TEXT SHOWN:
Riham Jafari, advocacy and communications coordinator at ActionAid Palestine said: ‘The situation in Gaza is so dire that doctors are having to make impossible decisions about which patients to prioritise for care.  

‘It is heartbreaking to hear of newborn babies struggling to survive because there simply aren’t enough incubators to go around.  

‘Without sufficient fuel, incubators cannot operate, yet the delivery of fuel has frequently been denied by the Israeli authorities.  

‘More than six months of bombardment has left Gaza’s health system on the brink of collapse.

‘Only 11 hospitals in Gaza are currently partially functioning, and only three of these are able to provide maternity care.

‘The severe shortage of medicines and equipment is leaving surgeons with no option but to carry out amputations and caesareans without anaesthetics.’ 

A woman cries on rubble after Israeli forces’ withdrawal from Khan Younis in Gaza (Picture: Jehad Alshrafi/Anadolu via Getty Images)

More than half of the Palestinian territory’s 2.3 million population are thought to have fled to Rafah during the seven months of war.

WHAT TO WORK ON:
a - In the statement on Gaza's health system, write out the stretch from "Riham Jafari, advocacy" through "prioritise for care." again, switching "doctors" to "medics".
b - According to the statement on Gaza's health system, how many hospitals in Gaza are currently partially functioning?

Saved data entries:
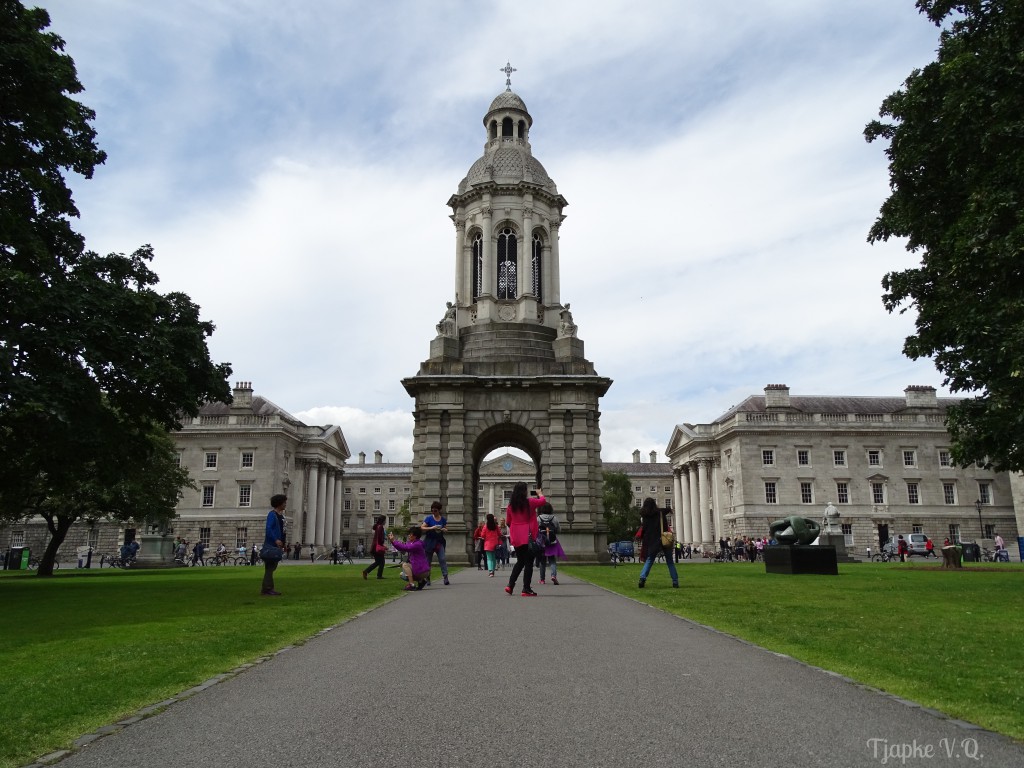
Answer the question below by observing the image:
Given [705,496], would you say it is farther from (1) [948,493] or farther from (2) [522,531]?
(2) [522,531]

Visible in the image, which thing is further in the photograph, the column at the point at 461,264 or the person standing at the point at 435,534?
the column at the point at 461,264

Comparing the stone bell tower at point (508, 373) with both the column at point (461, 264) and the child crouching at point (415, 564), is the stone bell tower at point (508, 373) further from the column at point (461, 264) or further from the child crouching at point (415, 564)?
the child crouching at point (415, 564)

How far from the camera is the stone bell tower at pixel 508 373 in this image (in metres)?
34.4

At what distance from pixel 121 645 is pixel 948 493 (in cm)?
7691

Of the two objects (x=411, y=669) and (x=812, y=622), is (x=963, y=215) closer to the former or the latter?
(x=812, y=622)

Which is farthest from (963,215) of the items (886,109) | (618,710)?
(618,710)

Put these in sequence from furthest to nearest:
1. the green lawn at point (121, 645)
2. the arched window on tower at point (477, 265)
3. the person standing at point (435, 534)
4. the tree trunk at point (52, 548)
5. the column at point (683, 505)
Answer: the column at point (683, 505), the arched window on tower at point (477, 265), the tree trunk at point (52, 548), the person standing at point (435, 534), the green lawn at point (121, 645)

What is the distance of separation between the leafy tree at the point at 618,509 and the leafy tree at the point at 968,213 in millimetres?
78462

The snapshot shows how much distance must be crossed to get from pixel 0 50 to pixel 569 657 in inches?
666

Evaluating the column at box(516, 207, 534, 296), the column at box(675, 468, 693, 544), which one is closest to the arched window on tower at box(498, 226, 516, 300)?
the column at box(516, 207, 534, 296)

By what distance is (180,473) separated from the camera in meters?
42.3

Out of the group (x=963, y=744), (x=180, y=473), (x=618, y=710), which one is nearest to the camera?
(x=963, y=744)

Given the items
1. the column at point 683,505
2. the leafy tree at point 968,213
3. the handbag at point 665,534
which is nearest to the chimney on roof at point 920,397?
the column at point 683,505

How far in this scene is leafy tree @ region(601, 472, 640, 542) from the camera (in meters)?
98.9
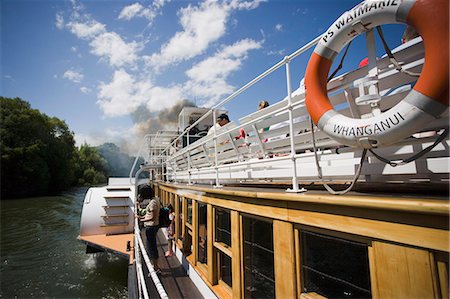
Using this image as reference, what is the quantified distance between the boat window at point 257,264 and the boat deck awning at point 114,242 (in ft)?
11.5

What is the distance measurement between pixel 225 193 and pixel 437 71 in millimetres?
2438

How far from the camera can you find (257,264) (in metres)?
6.29

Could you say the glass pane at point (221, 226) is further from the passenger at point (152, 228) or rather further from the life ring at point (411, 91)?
the life ring at point (411, 91)

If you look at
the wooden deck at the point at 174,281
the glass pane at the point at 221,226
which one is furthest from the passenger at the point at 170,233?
the glass pane at the point at 221,226

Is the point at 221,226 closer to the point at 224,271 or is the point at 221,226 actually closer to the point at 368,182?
the point at 224,271

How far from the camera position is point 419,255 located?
1.26 metres

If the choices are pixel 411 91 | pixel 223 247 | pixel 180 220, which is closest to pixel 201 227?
pixel 223 247

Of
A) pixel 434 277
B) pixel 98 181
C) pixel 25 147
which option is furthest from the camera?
pixel 98 181

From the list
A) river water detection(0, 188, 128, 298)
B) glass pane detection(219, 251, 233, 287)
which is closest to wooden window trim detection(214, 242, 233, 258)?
glass pane detection(219, 251, 233, 287)

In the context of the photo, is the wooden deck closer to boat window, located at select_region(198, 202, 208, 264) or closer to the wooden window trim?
boat window, located at select_region(198, 202, 208, 264)

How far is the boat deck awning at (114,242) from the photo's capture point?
7025mm

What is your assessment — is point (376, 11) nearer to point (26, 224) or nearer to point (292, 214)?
point (292, 214)

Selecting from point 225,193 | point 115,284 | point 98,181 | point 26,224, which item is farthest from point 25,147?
point 225,193

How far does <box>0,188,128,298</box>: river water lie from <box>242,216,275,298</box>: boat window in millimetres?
4772
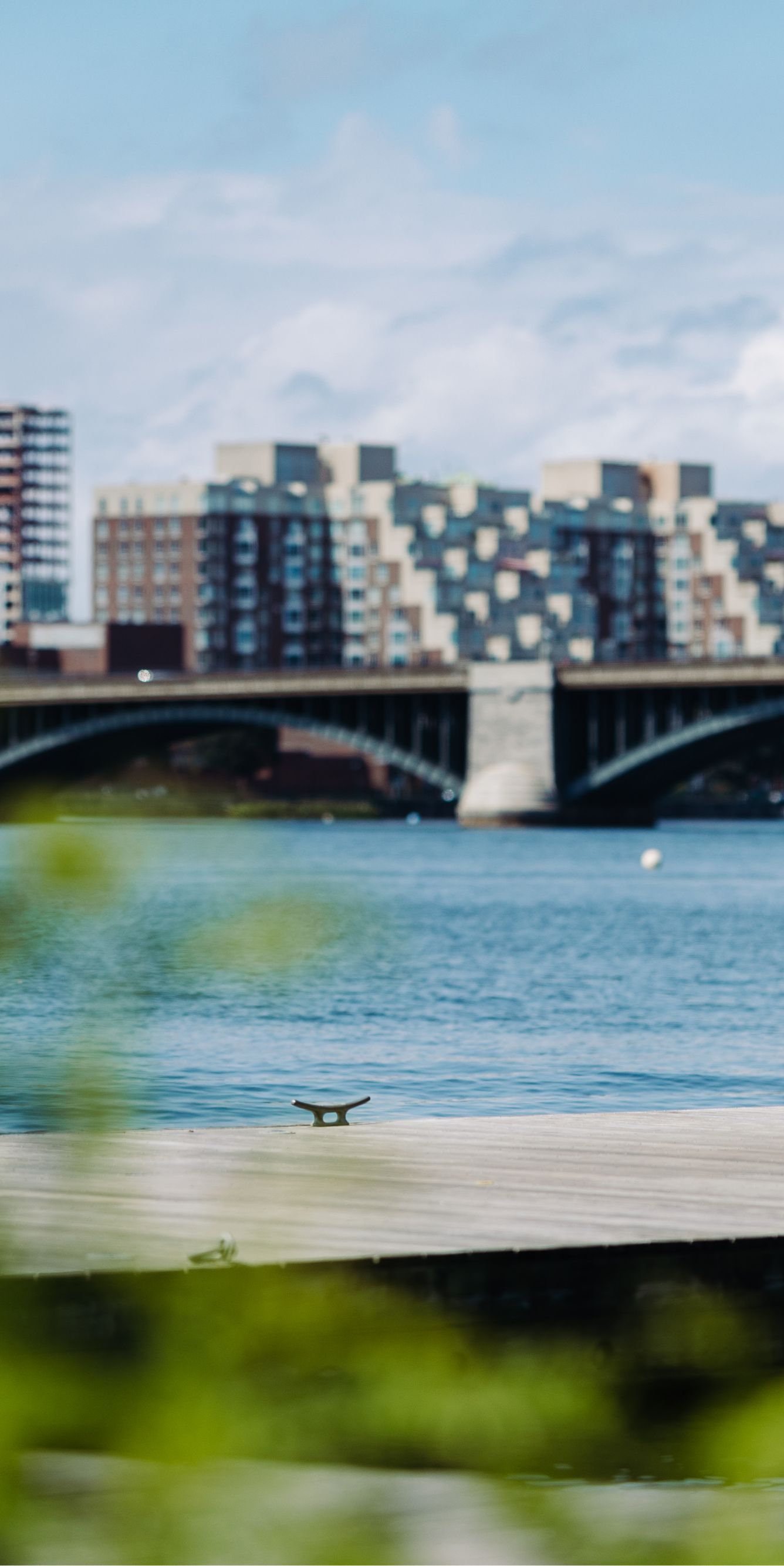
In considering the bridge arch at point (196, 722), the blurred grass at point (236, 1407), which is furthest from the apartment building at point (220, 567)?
the blurred grass at point (236, 1407)

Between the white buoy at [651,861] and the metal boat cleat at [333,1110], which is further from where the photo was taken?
the white buoy at [651,861]

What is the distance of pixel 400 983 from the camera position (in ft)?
126

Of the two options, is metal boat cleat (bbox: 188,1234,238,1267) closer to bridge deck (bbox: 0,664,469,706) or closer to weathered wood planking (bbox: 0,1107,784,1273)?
weathered wood planking (bbox: 0,1107,784,1273)

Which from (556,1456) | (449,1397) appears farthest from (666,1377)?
(449,1397)

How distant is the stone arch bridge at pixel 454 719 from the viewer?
356ft

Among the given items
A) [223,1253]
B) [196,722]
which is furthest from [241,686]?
[223,1253]

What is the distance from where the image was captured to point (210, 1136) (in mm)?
13711

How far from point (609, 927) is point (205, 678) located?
62.4 metres

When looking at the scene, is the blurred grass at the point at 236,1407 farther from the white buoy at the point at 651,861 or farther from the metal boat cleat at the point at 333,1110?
the white buoy at the point at 651,861

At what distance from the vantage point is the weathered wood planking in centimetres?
436

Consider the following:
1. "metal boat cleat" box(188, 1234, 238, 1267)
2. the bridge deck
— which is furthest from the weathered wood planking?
the bridge deck

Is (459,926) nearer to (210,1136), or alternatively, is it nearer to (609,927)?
(609,927)

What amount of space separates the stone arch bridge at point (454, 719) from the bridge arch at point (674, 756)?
149 millimetres

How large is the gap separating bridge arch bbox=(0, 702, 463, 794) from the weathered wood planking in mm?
94381
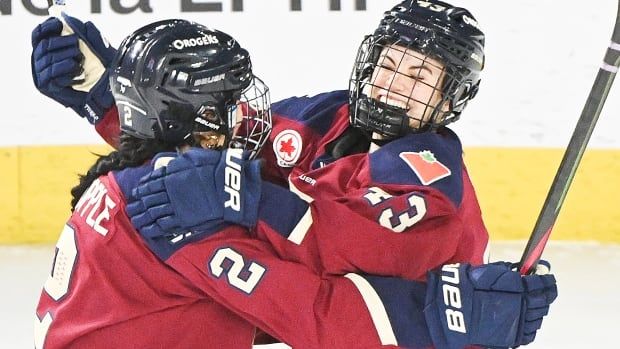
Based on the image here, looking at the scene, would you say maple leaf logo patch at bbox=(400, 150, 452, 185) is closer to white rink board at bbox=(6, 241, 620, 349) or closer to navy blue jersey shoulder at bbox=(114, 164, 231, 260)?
navy blue jersey shoulder at bbox=(114, 164, 231, 260)

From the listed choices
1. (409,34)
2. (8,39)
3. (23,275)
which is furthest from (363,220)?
(8,39)

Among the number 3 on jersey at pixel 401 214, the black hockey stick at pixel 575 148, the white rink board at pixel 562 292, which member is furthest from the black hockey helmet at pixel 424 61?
the white rink board at pixel 562 292

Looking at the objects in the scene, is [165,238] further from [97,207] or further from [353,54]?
[353,54]

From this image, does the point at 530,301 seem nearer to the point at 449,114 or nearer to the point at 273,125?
the point at 449,114

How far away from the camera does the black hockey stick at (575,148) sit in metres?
2.17

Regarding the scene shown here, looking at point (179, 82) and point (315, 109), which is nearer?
point (179, 82)

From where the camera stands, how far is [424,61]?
2543 millimetres

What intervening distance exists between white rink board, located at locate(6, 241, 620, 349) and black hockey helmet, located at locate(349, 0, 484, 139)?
1.10 meters

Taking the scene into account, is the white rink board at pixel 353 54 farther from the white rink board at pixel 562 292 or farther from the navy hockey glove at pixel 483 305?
the navy hockey glove at pixel 483 305

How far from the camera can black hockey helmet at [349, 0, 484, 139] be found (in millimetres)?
2539

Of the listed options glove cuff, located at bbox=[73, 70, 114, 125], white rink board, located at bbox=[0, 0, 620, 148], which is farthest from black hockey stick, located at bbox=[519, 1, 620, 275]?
white rink board, located at bbox=[0, 0, 620, 148]

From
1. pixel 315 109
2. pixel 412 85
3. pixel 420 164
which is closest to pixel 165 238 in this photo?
pixel 420 164

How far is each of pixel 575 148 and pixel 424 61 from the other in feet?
1.38

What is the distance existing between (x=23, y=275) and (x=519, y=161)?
62.5 inches
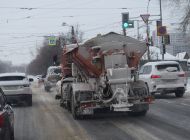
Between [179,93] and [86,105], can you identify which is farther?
[179,93]

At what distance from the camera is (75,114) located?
54.1ft

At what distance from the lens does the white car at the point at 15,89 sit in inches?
909

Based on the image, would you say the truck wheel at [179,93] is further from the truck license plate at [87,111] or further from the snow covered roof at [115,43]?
the truck license plate at [87,111]

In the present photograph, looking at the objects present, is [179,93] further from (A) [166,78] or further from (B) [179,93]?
(A) [166,78]

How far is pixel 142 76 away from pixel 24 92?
6294mm

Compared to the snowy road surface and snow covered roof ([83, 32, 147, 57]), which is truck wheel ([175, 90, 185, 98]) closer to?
the snowy road surface

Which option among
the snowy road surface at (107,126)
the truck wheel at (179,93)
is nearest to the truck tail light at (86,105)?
the snowy road surface at (107,126)

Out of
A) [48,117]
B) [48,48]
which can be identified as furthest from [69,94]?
[48,48]

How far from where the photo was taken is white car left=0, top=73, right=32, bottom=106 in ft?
75.7

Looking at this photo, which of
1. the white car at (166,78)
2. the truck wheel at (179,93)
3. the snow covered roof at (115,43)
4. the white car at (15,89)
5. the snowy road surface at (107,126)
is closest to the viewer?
the snowy road surface at (107,126)

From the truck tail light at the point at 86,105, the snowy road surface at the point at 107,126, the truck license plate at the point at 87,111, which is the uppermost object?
the truck tail light at the point at 86,105

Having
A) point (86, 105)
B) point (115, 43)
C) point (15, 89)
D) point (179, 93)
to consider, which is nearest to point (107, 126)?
point (86, 105)

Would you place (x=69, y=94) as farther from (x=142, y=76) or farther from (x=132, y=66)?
(x=142, y=76)

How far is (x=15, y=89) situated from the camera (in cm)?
2327
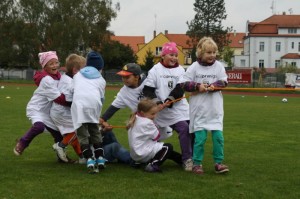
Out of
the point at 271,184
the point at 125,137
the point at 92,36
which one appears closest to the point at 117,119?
the point at 125,137

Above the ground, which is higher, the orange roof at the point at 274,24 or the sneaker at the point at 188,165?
the orange roof at the point at 274,24

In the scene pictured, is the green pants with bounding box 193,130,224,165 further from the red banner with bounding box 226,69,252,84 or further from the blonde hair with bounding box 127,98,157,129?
the red banner with bounding box 226,69,252,84

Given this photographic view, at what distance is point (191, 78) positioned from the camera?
687 cm

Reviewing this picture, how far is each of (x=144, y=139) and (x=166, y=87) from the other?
885mm

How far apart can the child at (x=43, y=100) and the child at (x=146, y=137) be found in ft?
3.70

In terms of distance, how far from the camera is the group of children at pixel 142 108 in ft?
21.9

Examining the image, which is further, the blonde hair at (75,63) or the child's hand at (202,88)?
the blonde hair at (75,63)

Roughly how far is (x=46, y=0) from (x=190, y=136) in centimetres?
5617

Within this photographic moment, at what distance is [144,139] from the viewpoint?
683 cm

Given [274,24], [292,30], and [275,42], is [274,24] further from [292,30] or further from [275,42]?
[292,30]

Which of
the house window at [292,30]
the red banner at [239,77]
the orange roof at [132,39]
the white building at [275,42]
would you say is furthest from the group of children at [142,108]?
the orange roof at [132,39]

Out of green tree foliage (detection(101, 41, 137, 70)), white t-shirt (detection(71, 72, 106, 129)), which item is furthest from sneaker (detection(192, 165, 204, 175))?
green tree foliage (detection(101, 41, 137, 70))

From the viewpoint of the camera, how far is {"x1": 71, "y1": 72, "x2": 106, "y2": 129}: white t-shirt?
6.52 metres

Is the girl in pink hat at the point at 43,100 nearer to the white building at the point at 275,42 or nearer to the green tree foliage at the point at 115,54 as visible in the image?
the green tree foliage at the point at 115,54
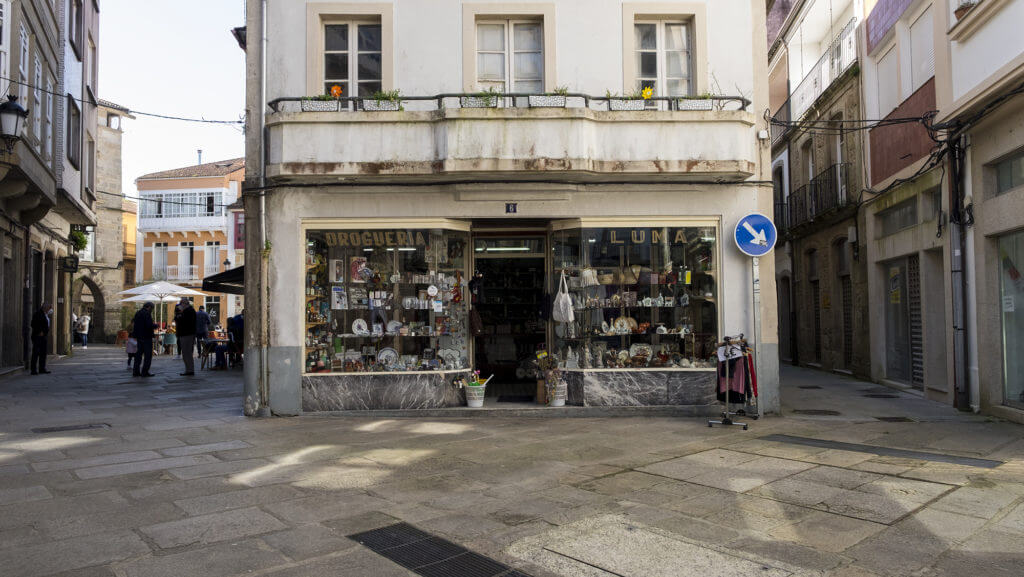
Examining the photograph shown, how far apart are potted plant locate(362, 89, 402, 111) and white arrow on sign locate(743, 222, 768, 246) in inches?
209

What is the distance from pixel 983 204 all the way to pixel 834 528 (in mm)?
7696

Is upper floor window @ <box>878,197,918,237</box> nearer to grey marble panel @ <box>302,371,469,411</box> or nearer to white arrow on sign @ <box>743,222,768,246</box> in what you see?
white arrow on sign @ <box>743,222,768,246</box>

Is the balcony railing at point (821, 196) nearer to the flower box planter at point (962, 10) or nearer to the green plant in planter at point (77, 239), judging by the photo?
the flower box planter at point (962, 10)

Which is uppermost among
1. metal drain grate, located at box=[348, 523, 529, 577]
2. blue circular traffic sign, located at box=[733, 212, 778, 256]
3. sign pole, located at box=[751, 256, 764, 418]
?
blue circular traffic sign, located at box=[733, 212, 778, 256]

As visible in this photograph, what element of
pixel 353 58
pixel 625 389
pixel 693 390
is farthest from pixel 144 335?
pixel 693 390

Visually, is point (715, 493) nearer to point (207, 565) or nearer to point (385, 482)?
point (385, 482)

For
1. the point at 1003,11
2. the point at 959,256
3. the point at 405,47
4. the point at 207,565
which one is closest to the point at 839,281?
the point at 959,256

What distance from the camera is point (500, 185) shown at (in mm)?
10531

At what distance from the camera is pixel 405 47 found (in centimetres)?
1054

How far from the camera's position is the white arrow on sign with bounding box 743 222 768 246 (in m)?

TASK-BY-TASK OUTPUTS:
a -
Riham Jafari, advocacy and communications coordinator at ActionAid Palestine said: ‘The situation in Gaza is so dire that medics are having to make impossible decisions about which patients to prioritise for care.

b - 11 hospitals.